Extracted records
# # # #

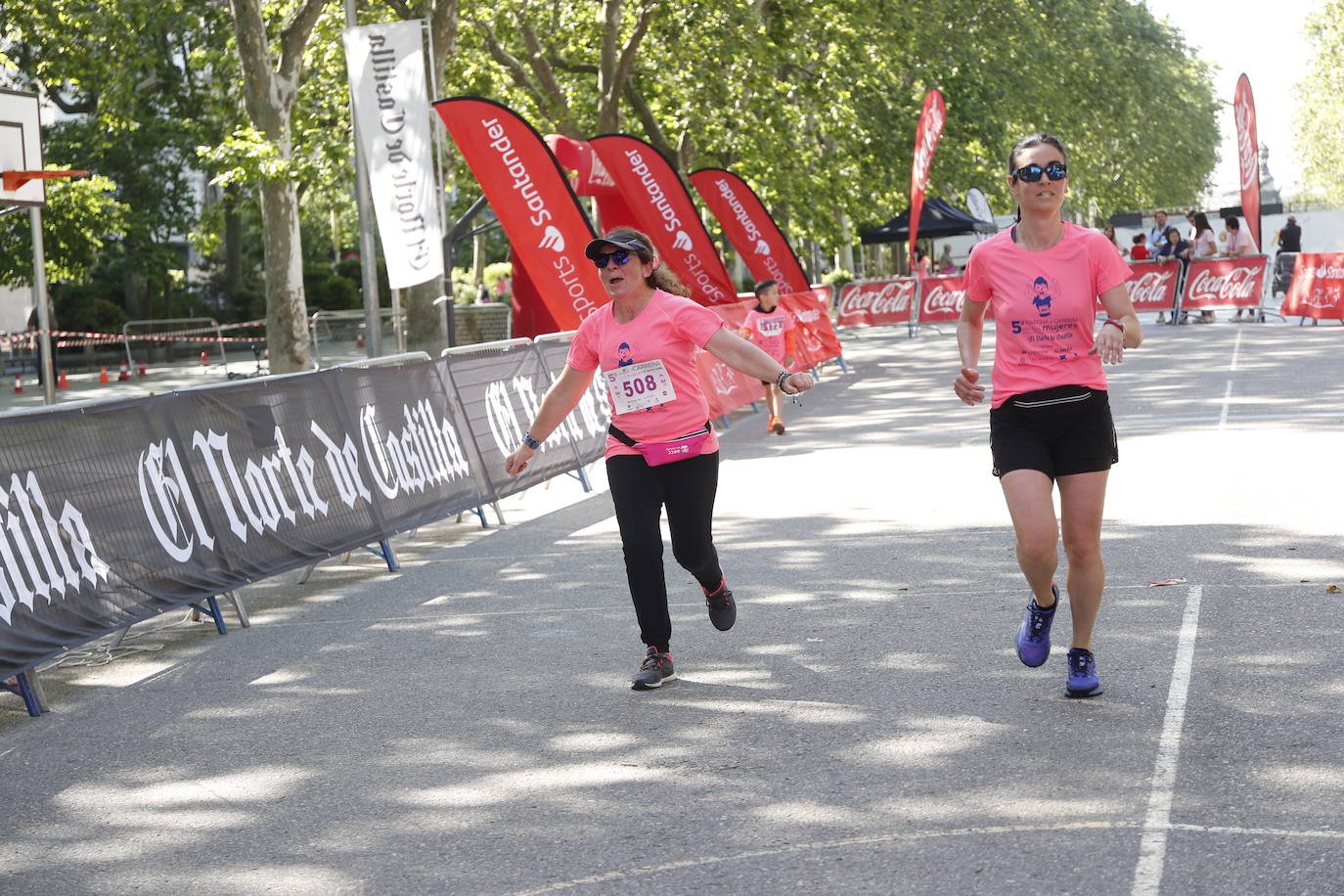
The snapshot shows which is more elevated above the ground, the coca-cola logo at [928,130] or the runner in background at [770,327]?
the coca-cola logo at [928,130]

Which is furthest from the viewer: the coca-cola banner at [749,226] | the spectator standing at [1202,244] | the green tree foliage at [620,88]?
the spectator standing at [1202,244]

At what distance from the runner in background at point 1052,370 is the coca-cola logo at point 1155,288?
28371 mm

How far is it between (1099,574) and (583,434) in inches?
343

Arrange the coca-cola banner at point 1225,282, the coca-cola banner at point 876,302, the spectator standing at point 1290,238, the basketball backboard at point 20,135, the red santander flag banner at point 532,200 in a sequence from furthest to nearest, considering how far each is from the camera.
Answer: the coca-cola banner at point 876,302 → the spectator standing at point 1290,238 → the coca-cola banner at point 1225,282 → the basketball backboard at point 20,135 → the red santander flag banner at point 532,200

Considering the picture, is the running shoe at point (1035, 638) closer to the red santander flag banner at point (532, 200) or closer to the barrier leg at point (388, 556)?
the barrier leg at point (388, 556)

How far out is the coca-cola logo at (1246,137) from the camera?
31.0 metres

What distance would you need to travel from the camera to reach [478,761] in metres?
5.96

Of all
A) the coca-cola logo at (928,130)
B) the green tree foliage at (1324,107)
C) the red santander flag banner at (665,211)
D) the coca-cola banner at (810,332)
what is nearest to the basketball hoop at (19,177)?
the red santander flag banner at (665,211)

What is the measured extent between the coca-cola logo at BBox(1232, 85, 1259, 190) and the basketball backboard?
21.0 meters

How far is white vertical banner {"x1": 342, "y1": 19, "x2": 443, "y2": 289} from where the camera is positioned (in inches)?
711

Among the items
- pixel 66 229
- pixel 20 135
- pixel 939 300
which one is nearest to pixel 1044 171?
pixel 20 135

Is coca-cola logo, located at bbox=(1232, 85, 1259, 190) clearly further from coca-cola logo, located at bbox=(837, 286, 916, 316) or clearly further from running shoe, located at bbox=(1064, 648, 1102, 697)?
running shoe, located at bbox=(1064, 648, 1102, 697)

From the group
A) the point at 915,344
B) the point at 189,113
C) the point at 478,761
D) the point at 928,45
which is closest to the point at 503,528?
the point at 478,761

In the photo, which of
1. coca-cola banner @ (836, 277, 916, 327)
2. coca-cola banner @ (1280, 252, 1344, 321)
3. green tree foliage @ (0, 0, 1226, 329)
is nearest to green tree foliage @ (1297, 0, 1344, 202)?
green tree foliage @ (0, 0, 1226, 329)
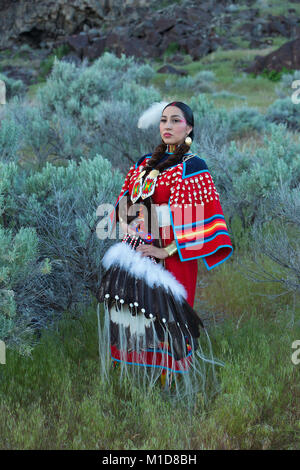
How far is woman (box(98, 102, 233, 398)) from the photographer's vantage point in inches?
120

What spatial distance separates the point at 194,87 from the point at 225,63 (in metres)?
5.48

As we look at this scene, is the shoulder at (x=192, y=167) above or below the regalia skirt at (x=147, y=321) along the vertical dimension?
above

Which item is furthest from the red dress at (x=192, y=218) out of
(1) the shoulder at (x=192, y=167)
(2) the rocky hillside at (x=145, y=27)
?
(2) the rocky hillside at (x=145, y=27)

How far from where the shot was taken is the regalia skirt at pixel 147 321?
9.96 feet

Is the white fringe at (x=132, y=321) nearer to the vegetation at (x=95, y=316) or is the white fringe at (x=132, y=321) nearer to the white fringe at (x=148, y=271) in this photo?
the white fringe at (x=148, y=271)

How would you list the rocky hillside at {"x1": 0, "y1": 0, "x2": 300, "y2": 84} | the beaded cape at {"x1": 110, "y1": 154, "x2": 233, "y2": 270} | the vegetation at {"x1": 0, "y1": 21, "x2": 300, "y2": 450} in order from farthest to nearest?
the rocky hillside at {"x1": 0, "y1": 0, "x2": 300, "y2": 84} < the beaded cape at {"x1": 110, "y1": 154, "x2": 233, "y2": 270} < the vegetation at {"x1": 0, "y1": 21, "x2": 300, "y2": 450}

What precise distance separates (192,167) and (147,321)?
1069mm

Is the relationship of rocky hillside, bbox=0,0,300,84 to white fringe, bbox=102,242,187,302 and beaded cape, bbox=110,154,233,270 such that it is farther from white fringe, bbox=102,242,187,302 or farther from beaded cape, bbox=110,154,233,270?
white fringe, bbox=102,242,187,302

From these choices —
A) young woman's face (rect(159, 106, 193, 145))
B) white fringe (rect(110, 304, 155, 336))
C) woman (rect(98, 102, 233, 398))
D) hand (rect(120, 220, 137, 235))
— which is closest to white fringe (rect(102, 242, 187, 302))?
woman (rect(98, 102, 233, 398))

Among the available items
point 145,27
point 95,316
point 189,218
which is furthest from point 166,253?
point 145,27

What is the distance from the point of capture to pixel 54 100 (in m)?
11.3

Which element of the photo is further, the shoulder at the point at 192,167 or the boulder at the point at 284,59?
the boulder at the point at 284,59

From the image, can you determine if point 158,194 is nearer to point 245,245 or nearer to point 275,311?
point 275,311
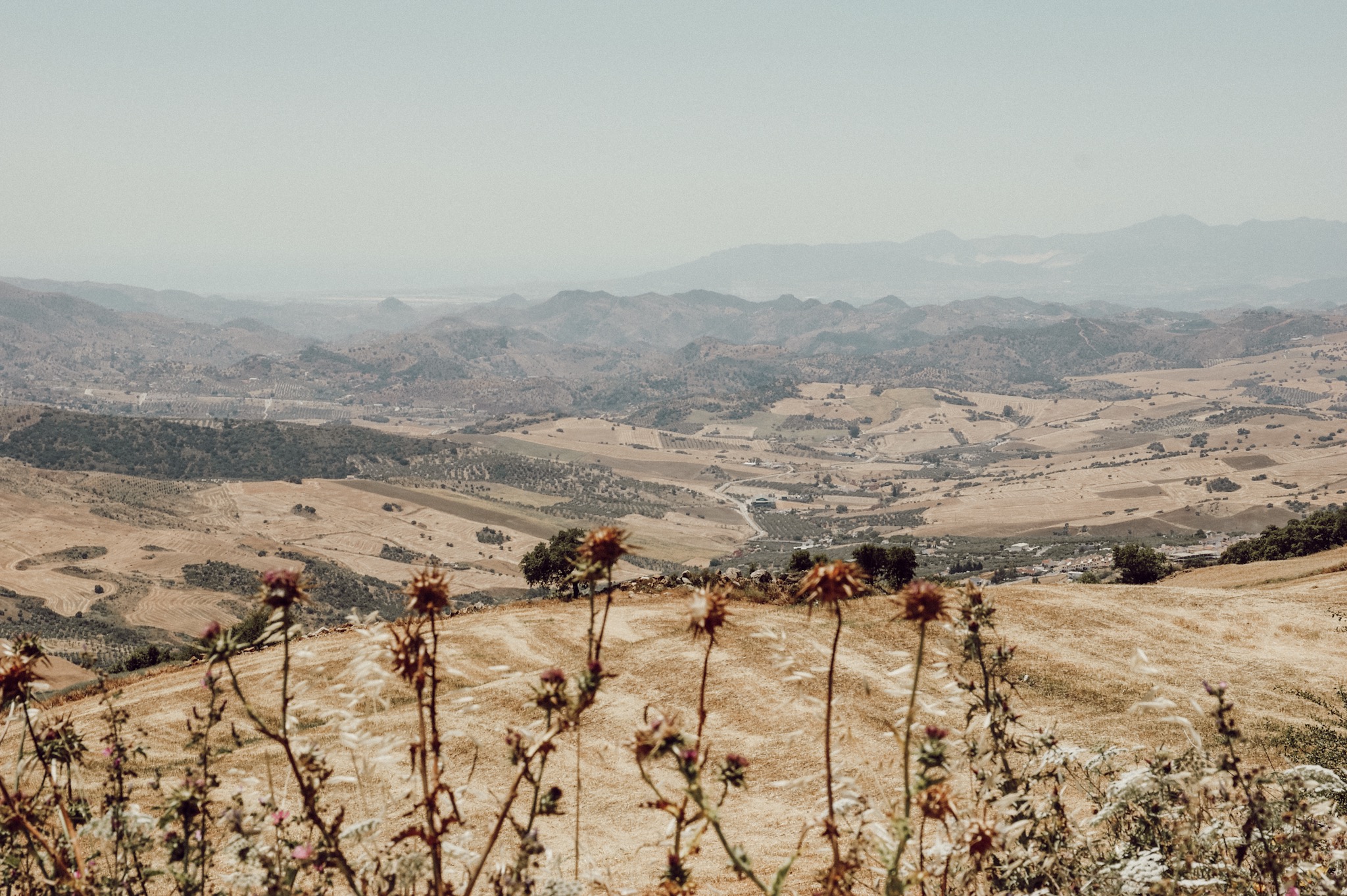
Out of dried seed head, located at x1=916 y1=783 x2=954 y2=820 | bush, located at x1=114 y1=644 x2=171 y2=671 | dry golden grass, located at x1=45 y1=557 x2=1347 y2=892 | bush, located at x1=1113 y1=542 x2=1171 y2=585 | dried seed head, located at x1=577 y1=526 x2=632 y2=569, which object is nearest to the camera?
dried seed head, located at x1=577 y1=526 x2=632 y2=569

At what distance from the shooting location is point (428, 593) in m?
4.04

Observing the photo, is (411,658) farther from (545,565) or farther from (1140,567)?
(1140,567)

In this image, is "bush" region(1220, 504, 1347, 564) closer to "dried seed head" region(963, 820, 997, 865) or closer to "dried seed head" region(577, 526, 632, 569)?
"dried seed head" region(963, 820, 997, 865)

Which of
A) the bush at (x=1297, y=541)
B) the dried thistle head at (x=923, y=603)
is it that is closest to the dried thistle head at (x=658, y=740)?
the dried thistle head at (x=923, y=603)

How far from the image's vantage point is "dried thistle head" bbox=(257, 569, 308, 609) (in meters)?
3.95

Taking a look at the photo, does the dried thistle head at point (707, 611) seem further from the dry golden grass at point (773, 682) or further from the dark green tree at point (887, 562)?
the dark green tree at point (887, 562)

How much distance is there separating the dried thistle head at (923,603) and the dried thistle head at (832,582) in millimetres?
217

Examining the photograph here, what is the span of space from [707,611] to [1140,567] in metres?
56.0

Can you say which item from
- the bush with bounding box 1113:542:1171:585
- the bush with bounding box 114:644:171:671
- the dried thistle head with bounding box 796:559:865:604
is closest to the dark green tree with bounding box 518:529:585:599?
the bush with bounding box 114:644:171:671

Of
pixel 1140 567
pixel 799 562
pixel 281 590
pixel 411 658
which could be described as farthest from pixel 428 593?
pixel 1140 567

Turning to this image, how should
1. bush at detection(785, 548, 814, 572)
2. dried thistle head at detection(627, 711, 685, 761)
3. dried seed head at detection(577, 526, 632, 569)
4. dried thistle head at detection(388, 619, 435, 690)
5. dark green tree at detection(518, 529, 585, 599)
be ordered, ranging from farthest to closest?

# # # #

- [Stated goal]
Each line of the material must be retyped exactly, except that images are omitted.

- [Exercise solution]
The snapshot shows which is more elevated above the ground, the coca-cola logo at [928,130] or the runner in background at [770,327]?
the coca-cola logo at [928,130]

Which is furthest from the viewer: the coca-cola banner at [749,226] | the spectator standing at [1202,244] | the green tree foliage at [620,88]?
the spectator standing at [1202,244]

At what distance from the runner in background at point 1052,370 is the coca-cola logo at point 1155,288?
28371 mm

How far is it between (1099,574) and (583,434) in inches?
343

Arrange the coca-cola banner at point 1225,282, the coca-cola banner at point 876,302, the spectator standing at point 1290,238, the basketball backboard at point 20,135, the red santander flag banner at point 532,200 in a sequence from furthest to nearest, considering how far each is from the camera.
Answer: the coca-cola banner at point 876,302 → the spectator standing at point 1290,238 → the coca-cola banner at point 1225,282 → the basketball backboard at point 20,135 → the red santander flag banner at point 532,200

Considering the picture, is the running shoe at point (1035, 638) closer to the red santander flag banner at point (532, 200) or closer to the barrier leg at point (388, 556)?
the barrier leg at point (388, 556)

How far out is the coca-cola logo at (1246,137) from the camera?
31.0 metres

What distance would you need to travel from the camera to reach [478,761] in metres?
5.96

Of all
A) the coca-cola logo at (928,130)
B) the green tree foliage at (1324,107)
C) the red santander flag banner at (665,211)
D) the coca-cola banner at (810,332)
what is nearest to the basketball hoop at (19,177)?
the red santander flag banner at (665,211)

What is the measured extent between the coca-cola logo at BBox(1232, 85, 1259, 190) and the basketball backboard?
21.0 meters

How far is white vertical banner {"x1": 342, "y1": 19, "x2": 443, "y2": 289} from where the camera is positioned (in inches)?
711

Among the items
- pixel 66 229
- pixel 20 135
- pixel 939 300
which one is nearest to pixel 1044 171?
pixel 20 135

Is coca-cola logo, located at bbox=(1232, 85, 1259, 190) clearly further from coca-cola logo, located at bbox=(837, 286, 916, 316) or clearly further from running shoe, located at bbox=(1064, 648, 1102, 697)?
running shoe, located at bbox=(1064, 648, 1102, 697)

From the group
A) the point at 915,344
B) the point at 189,113
C) the point at 478,761
D) the point at 928,45
which is closest to the point at 503,528?
the point at 478,761

In the photo, which of
1. coca-cola banner @ (836, 277, 916, 327)
2. coca-cola banner @ (1280, 252, 1344, 321)
3. green tree foliage @ (0, 0, 1226, 329)
is nearest to green tree foliage @ (1297, 0, 1344, 202)?
green tree foliage @ (0, 0, 1226, 329)
How far is woman (box(98, 102, 233, 398)) from the photographer's vantage point in inches?
120

What spatial distance separates the point at 194,87 from the point at 225,63 (in metres)?
5.48

As we look at this scene, is the shoulder at (x=192, y=167) above or below the regalia skirt at (x=147, y=321) along the vertical dimension?
above

Which item is furthest from the red dress at (x=192, y=218) out of
(1) the shoulder at (x=192, y=167)
(2) the rocky hillside at (x=145, y=27)
?
(2) the rocky hillside at (x=145, y=27)

How far from where the shot was taken is the regalia skirt at pixel 147 321?
9.96 feet

Is the white fringe at (x=132, y=321) nearer to the vegetation at (x=95, y=316) or is the white fringe at (x=132, y=321) nearer to the white fringe at (x=148, y=271) in this photo?
the white fringe at (x=148, y=271)

How would you list the rocky hillside at {"x1": 0, "y1": 0, "x2": 300, "y2": 84} | the beaded cape at {"x1": 110, "y1": 154, "x2": 233, "y2": 270} | the vegetation at {"x1": 0, "y1": 21, "x2": 300, "y2": 450} in order from farthest to nearest?
the rocky hillside at {"x1": 0, "y1": 0, "x2": 300, "y2": 84} < the beaded cape at {"x1": 110, "y1": 154, "x2": 233, "y2": 270} < the vegetation at {"x1": 0, "y1": 21, "x2": 300, "y2": 450}

What precise distance separates (192,167) and (147,321)?
1069mm

Is the relationship of rocky hillside, bbox=0,0,300,84 to white fringe, bbox=102,242,187,302 and beaded cape, bbox=110,154,233,270 such that it is farther from white fringe, bbox=102,242,187,302 or farther from beaded cape, bbox=110,154,233,270?
white fringe, bbox=102,242,187,302

From these choices —
A) young woman's face (rect(159, 106, 193, 145))
B) white fringe (rect(110, 304, 155, 336))
C) woman (rect(98, 102, 233, 398))
D) hand (rect(120, 220, 137, 235))
— which is closest to white fringe (rect(102, 242, 187, 302))?
woman (rect(98, 102, 233, 398))

Among the available items
point 145,27
point 95,316
point 189,218
which is furthest from point 166,253?
point 145,27

What is the distance from the point of capture to pixel 54 100 (in m)?
11.3

Which element of the photo is further, the shoulder at the point at 192,167 or the boulder at the point at 284,59?
the boulder at the point at 284,59

From the image, can you determine if point 158,194 is nearer to point 245,245 or nearer to point 275,311?
point 275,311
Out of dried seed head, located at x1=916 y1=783 x2=954 y2=820 | bush, located at x1=114 y1=644 x2=171 y2=671 | dry golden grass, located at x1=45 y1=557 x2=1347 y2=892 | bush, located at x1=1113 y1=542 x2=1171 y2=585 | dried seed head, located at x1=577 y1=526 x2=632 y2=569, which object is nearest to the camera?
dried seed head, located at x1=577 y1=526 x2=632 y2=569

At what distance from the shooting location is point (428, 593) in m?
4.04

Observing the photo, is (411,658) farther from (545,565) or farther from (1140,567)?
(1140,567)

In this image, is "bush" region(1220, 504, 1347, 564) closer to "dried seed head" region(963, 820, 997, 865) or closer to "dried seed head" region(577, 526, 632, 569)?
"dried seed head" region(963, 820, 997, 865)

Which of
A) the bush at (x=1297, y=541)
B) the dried thistle head at (x=923, y=603)
is it that is closest to the dried thistle head at (x=658, y=740)?
the dried thistle head at (x=923, y=603)

How far from the image's vantage point is "dried thistle head" bbox=(257, 569, 308, 609) (in meters)?
3.95

Taking a look at the photo, does the dried thistle head at point (707, 611) seem further from the dry golden grass at point (773, 682) or further from the dark green tree at point (887, 562)?
the dark green tree at point (887, 562)

How much distance is there separating the dried thistle head at (923,603) and the dried thistle head at (832,582) in millimetres?
217

Examining the photograph here, what is the span of space from [707,611] to [1140,567] in metres?
56.0

Can you say which item from
- the bush with bounding box 1113:542:1171:585
- the bush with bounding box 114:644:171:671
- the dried thistle head with bounding box 796:559:865:604
is closest to the dark green tree with bounding box 518:529:585:599?
the bush with bounding box 114:644:171:671

Of
pixel 1140 567
pixel 799 562
pixel 281 590
pixel 411 658
which could be described as farthest from pixel 428 593?
pixel 1140 567

Turning to this image, how should
1. bush at detection(785, 548, 814, 572)
2. dried thistle head at detection(627, 711, 685, 761)
3. dried seed head at detection(577, 526, 632, 569)
4. dried thistle head at detection(388, 619, 435, 690)
5. dark green tree at detection(518, 529, 585, 599)
be ordered, ranging from farthest to closest?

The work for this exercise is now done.